### SHORT TASK
Quote the passage of the Mangotsfield history text below that starts with "Long Ashton" and runs through "2017 – amended)".

### PAGE EXCERPT
—————
Long Ashton
December 7, 2010Newton St Loe
December 7, 2010Mangotsfield
By Andrew Plaster. Published in B&AFHS Journal 125 September 2006
(reviewed by the author May 2017 – amended)
The former rural parish of Mangotsfield in south Gloucestershire was anciently within Kingswood Chase, and originally comprised of what are now the north-east Bristol suburbs of Blackhorse, Bromley Heath, Downend, Emerson’s Green, Mangotsfield, Staple Hill, the eastern part of Oldbury Court and the upper part of Soundwell, and the two remaining rural hamlets of Bury Hill and Moorend. The whole parish, except the Oldbury Court part, remains outside the Bristol city boundary, and has some traces of its rural past.
The history of Mangotsfield stretches back to the Domesday Book of 1086 and almost certainly beyond. The name probably derives from Mangod’s Feld, Mangod being a Saxon word and Feld meaning a stretch of open country, in other words, Mangod’s stretch of open country. Mangotsfield village answers to most people’s idea of a “typical” English village, a nucleated settlement growing up around a medieval church with a manor house next door.
—————
### DATA LISTING

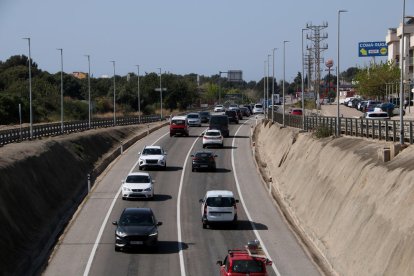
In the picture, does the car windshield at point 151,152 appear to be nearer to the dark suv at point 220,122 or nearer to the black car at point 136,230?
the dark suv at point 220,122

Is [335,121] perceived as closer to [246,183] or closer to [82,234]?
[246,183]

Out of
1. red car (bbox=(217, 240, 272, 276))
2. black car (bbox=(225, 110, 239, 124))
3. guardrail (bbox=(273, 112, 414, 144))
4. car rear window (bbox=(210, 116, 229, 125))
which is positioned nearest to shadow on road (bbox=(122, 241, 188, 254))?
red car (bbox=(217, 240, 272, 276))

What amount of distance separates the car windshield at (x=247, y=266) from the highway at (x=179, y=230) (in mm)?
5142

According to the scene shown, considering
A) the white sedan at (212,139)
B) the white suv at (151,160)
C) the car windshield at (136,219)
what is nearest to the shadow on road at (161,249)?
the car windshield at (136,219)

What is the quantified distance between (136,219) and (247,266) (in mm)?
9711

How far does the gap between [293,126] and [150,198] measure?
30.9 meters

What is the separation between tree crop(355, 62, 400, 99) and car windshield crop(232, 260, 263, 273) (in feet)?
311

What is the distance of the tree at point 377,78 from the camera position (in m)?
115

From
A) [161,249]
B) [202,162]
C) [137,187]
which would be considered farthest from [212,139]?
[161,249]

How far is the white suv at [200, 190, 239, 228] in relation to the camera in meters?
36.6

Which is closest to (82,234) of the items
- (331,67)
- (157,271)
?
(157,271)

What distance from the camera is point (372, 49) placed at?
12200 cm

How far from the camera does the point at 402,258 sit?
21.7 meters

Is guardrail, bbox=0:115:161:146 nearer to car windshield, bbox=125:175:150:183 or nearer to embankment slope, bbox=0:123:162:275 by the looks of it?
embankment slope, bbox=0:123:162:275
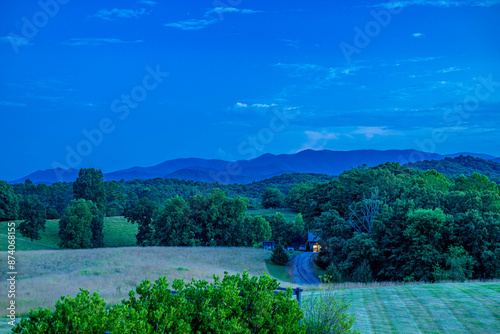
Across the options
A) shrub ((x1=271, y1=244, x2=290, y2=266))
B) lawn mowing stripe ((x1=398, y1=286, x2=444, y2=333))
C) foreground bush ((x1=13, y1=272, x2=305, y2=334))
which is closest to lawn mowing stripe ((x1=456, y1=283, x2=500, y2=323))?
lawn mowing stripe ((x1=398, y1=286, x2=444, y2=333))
—————
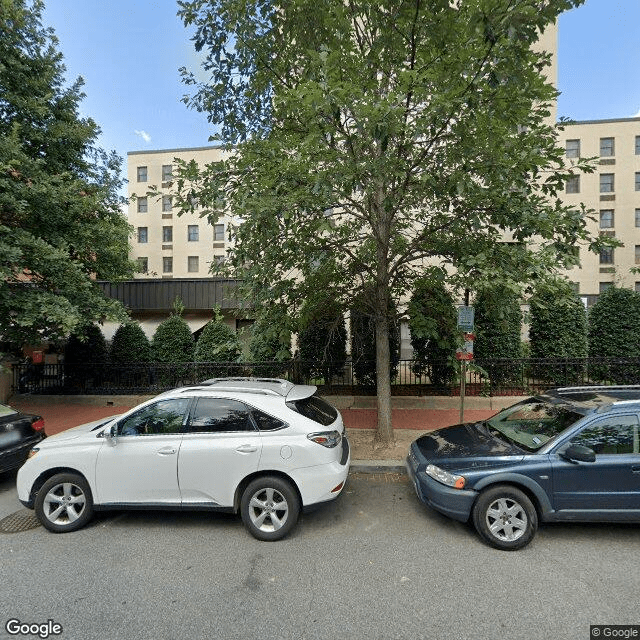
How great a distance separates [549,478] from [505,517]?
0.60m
—————
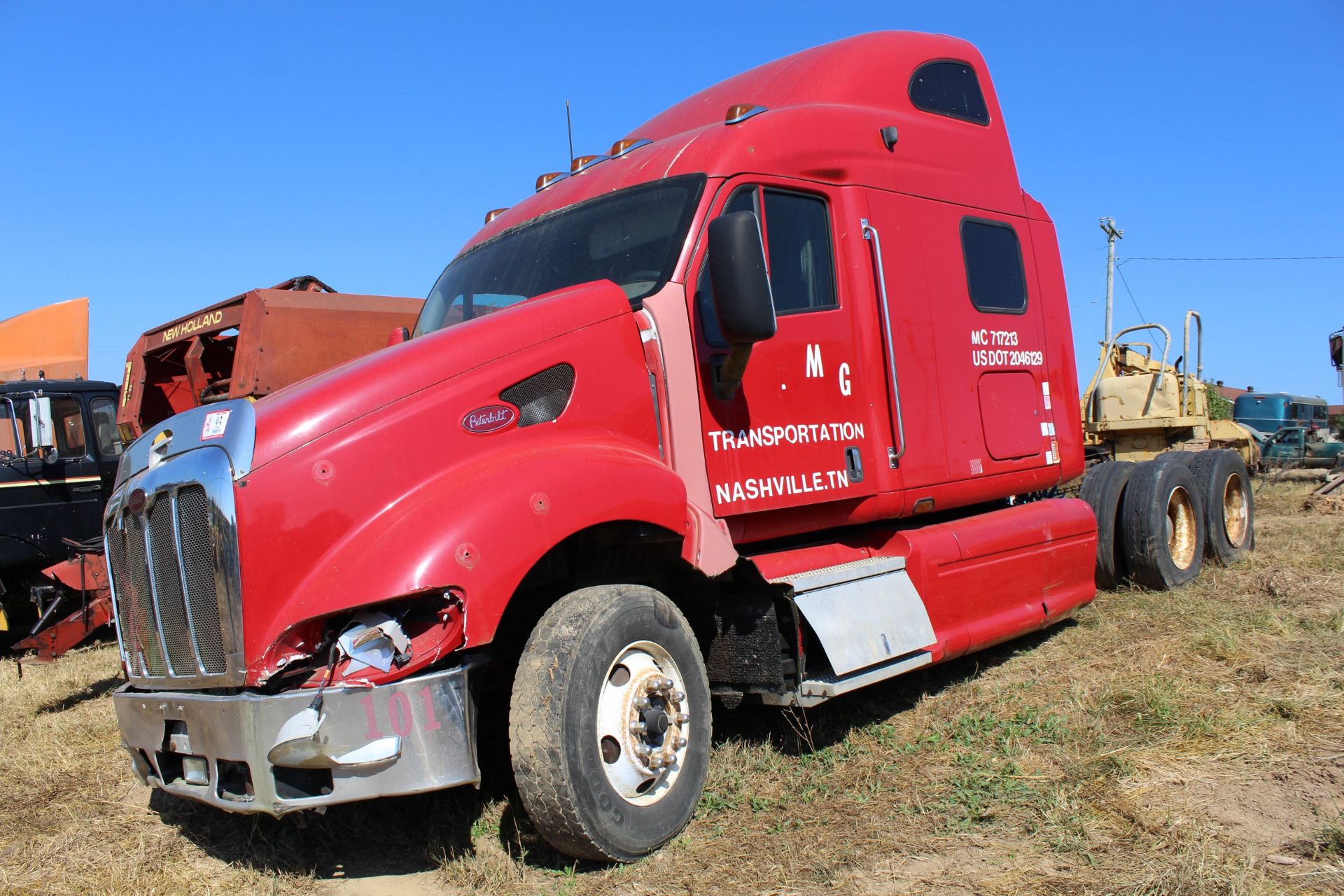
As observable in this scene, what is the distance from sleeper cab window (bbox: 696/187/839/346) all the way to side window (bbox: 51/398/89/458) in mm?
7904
—————
### RESULT
Long Ashton
December 7, 2010Newton St Loe
December 7, 2010Mangotsfield
By Andrew Plaster. Published in B&AFHS Journal 125 September 2006
(reviewed by the author May 2017 – amended)